As a result of the legal precedents set by these decisions:

Companies must sufficiently warn consumers of potential dangers of their products to avoid liability.

The State Supreme Court in Frankfurt ruled in 1990 that a manufacturer, Milupa GmbH & Co. Kg of Fuerth, ignored scientific evidence that a tea it produced for children could cause a progressive form of tooth decay. The tea's instructions did not sufficiently warn the public of the potential danger, the court found.

A final court decision has yet to be made about the amount of any damage awards, though 400 cases are pending with pain and suffering claims ranging between 5,000 DM ($3,015) and 50,000 DM ($30,150).

A board of directors can be held collectively responsible for corporate decisions.

The German Federal Supreme Court in Karlsruhe, ruling in 1990 on criminal negligence charges brought against Mainz-based Werner & Mertz GmbH, found that the company's board did not react to evidence of the potential health dangers of a leather spray it produced.

Two Werner & Mertz executives and the entire five-member board, even those not directly involved with the decision, were found guilty of negligence resulting in personal injury.

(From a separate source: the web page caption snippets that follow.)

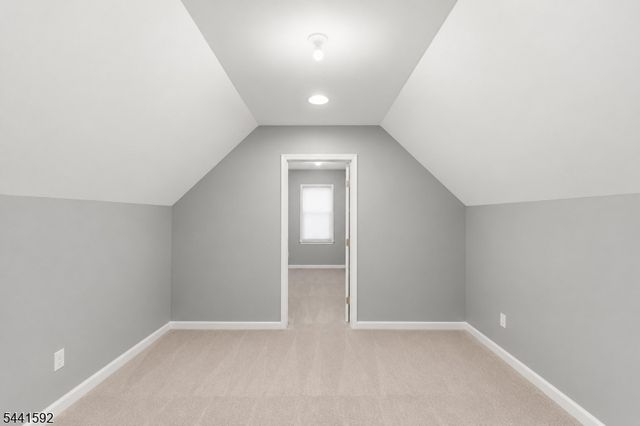 17 Kimble Ct, Hillsborough Twp., NJ 08844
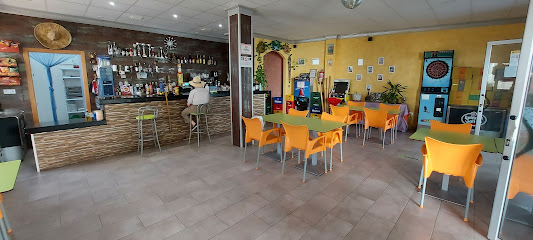 Bar La Plaza de Cobdar - Pl. de la Constitucion, 04859 Cóbdar, Almería, Spain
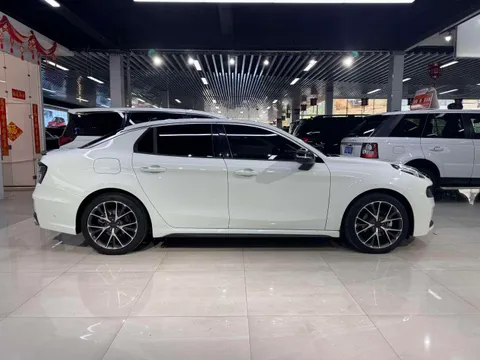 Lynk & Co 03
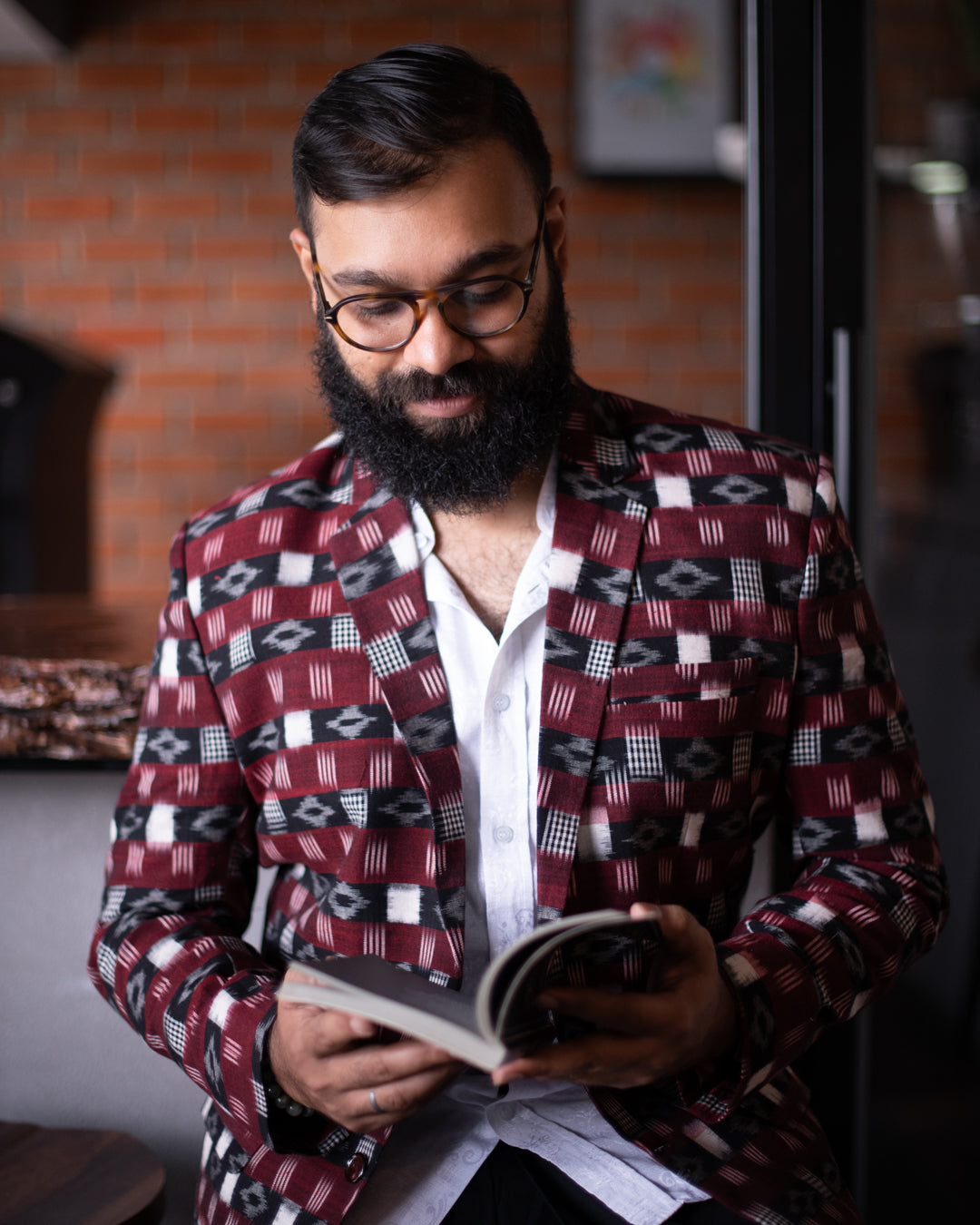 Maroon and best sale black blazer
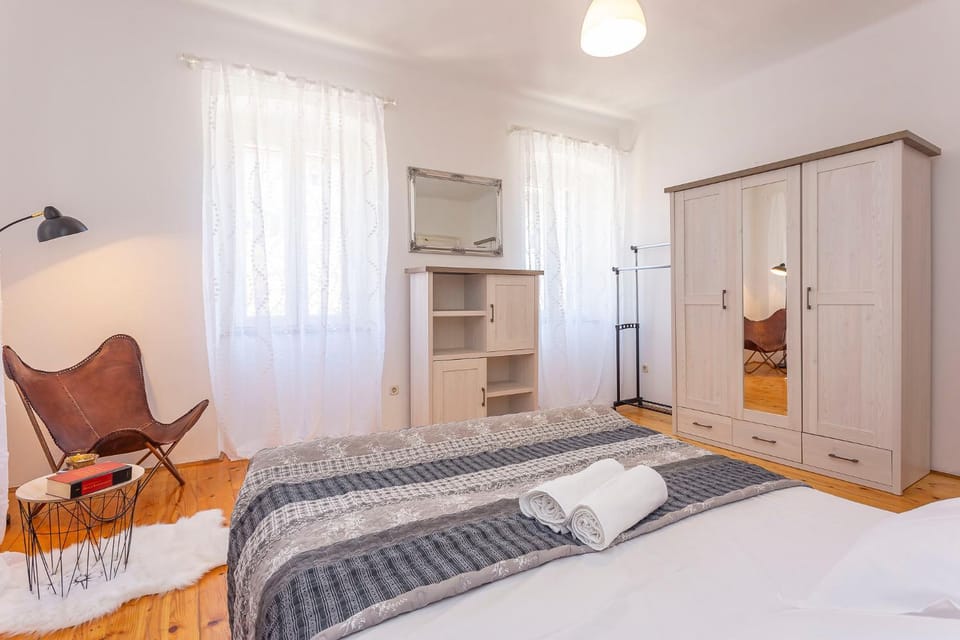 Bed, Bedroom, towels, wardrobe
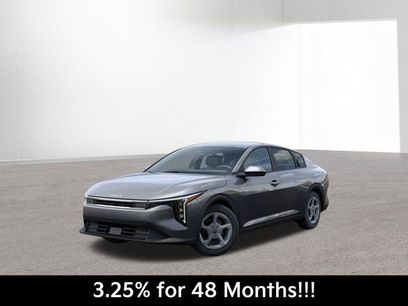New 2025 Kia K4 LXS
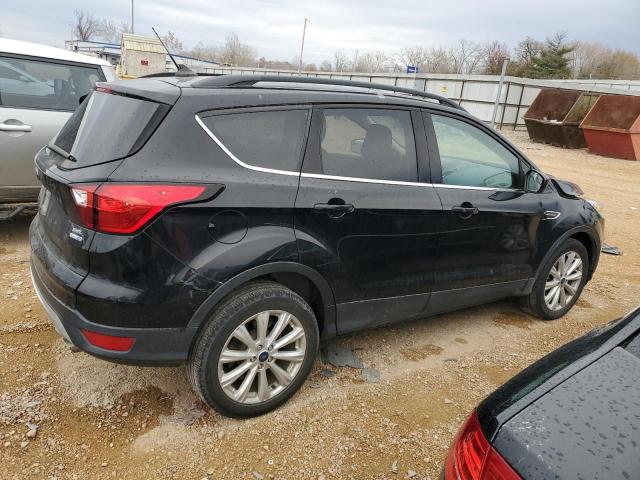 1FMCU9HD3KUB59468 Ford ESCAPE SEL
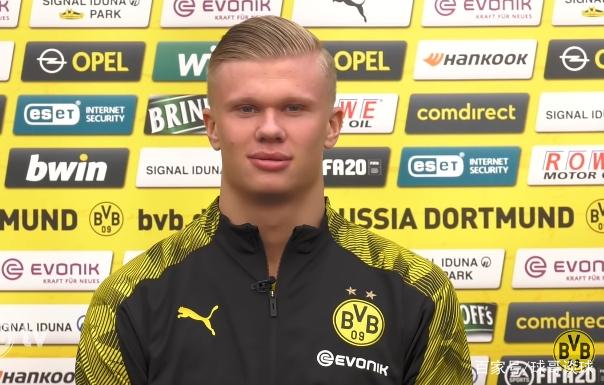 做出年收10亿的爆款后，他投入全部收益要把自己的小说做成游戏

The seven were fined a total of 120,000 DM ($72,360) and received prison terms ranging from six to 12 months.

In Germany, corporate entities cannot be indicted for criminal charges, though directors and officers can.

A company must monitor its products on the market for possible latent defects.

The Federal Supreme Court ruled in 1986 that Offenbach-based Honda Deutschland GmbH failed to adhere to its duty to monitor the safety of its products in the market.

The case involved a man who was killed in a motorcycle accident, allegedly caused by an airflow spoiler attached to the motorcycle. The same type of spoiler allegedly was to blame for other accidents.

The Federal Supreme Court ruled that companies must not only warn of dangers involving its own products but also of products manufactured for use with its products.

If product safety is in doubt, then the company must take action, such as a recall or safety warning, the court held.

This includes products made by other companies for use with Honda cars, for example.

German law does not explicitly require companies to recall defective products, though civil or criminal courts may order such a recall.